#### Task statement:
Entries must be copied exactly, with nothing left out.

Data records Block Start

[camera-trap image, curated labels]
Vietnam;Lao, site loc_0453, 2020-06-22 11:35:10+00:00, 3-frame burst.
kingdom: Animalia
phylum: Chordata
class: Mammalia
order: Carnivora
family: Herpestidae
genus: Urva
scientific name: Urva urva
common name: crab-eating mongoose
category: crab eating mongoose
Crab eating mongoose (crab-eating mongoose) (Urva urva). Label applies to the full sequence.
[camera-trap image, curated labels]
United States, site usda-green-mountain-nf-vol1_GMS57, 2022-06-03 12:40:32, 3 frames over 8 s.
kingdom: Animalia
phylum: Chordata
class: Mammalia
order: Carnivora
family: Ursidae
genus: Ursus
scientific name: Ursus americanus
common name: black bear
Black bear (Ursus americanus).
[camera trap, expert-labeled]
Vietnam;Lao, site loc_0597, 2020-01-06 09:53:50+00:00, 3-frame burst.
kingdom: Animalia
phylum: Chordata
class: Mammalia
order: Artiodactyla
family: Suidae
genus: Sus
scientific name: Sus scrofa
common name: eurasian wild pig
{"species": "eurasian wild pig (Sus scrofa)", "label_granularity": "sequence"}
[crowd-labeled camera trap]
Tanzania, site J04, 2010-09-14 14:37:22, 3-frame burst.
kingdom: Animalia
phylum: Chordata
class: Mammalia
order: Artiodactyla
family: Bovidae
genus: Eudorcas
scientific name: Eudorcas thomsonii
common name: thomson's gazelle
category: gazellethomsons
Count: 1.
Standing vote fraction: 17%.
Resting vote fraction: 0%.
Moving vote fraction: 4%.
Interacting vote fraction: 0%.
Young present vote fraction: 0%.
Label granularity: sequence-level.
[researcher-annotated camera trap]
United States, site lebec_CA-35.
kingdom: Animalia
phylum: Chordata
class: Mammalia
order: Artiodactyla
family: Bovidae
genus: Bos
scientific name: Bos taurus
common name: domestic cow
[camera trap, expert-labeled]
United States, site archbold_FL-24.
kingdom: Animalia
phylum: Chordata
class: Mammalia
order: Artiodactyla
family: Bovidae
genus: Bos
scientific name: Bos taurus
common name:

Data records Block End

#### Result of the exercise:
[camera-trap image, curated labels]
Vietnam;Lao, site loc_0453, 2020-06-22 11:35:10+00:00, 3-frame burst.
kingdom: Animalia
phylum: Chordata
class: Mammalia
order: Carnivora
family: Herpestidae
genus: Urva
scientific name: Urva urva
common name: crab-eating mongoose
category: crab eating mongoose
Crab eating mongoose (crab-eating mongoose) (Urva urva). Label applies to the full sequence.
[camera-trap image, curated labels]
United States, site usda-green-mountain-nf-vol1_GMS57, 2022-06-03 12:40:32, 3 frames over 8 s.
kingdom: Animalia
phylum: Chordata
class: Mammalia
order: Carnivora
family: Ursidae
genus: Ursus
scientific name: Ursus americanus
common name: black bear
Black bear (Ursus americanus).
[camera trap, expert-labeled]
Vietnam;Lao, site loc_0597, 2020-01-06 09:53:50+00:00, 3-frame burst.
kingdom: Animalia
phylum: Chordata
class: Mammalia
order: Artiodactyla
family: Suidae
genus: Sus
scientific name: Sus scrofa
common name: eurasian wild pig
{"species": "eurasian wild pig (Sus scrofa)", "label_granularity": "sequence"}
[crowd-labeled camera trap]
Tanzania, site J04, 2010-09-14 14:37:22, 3-frame burst.
kingdom: Animalia
phylum: Chordata
class: Mammalia
order: Artiodactyla
family: Bovidae
genus: Eudorcas
scientific name: Eudorcas thomsonii
common name: thomson's gazelle
category: gazellethomsons
Count: 1.
Standing vote fraction: 17%.
Resting vote fraction: 0%.
Moving vote fraction: 4%.
Interacting vote fraction: 0%.
Young present vote fraction: 0%.
Label granularity: sequence-level.
[researcher-annotated camera trap]
United States, site lebec_CA-35.
kingdom: Animalia
phylum: Chordata
class: Mammalia
order: Artiodactyla
family: Bovidae
genus: Bos
scientific name: Bos taurus
common name: domestic cow
[camera trap, expert-labeled]
United States, site archbold_FL-24.
kingdom: Animalia
phylum: Chordata
class: Mammalia
order: Artiodactyla
family: Bovidae
genus: Bos
scientific name: Bos taurus
common name:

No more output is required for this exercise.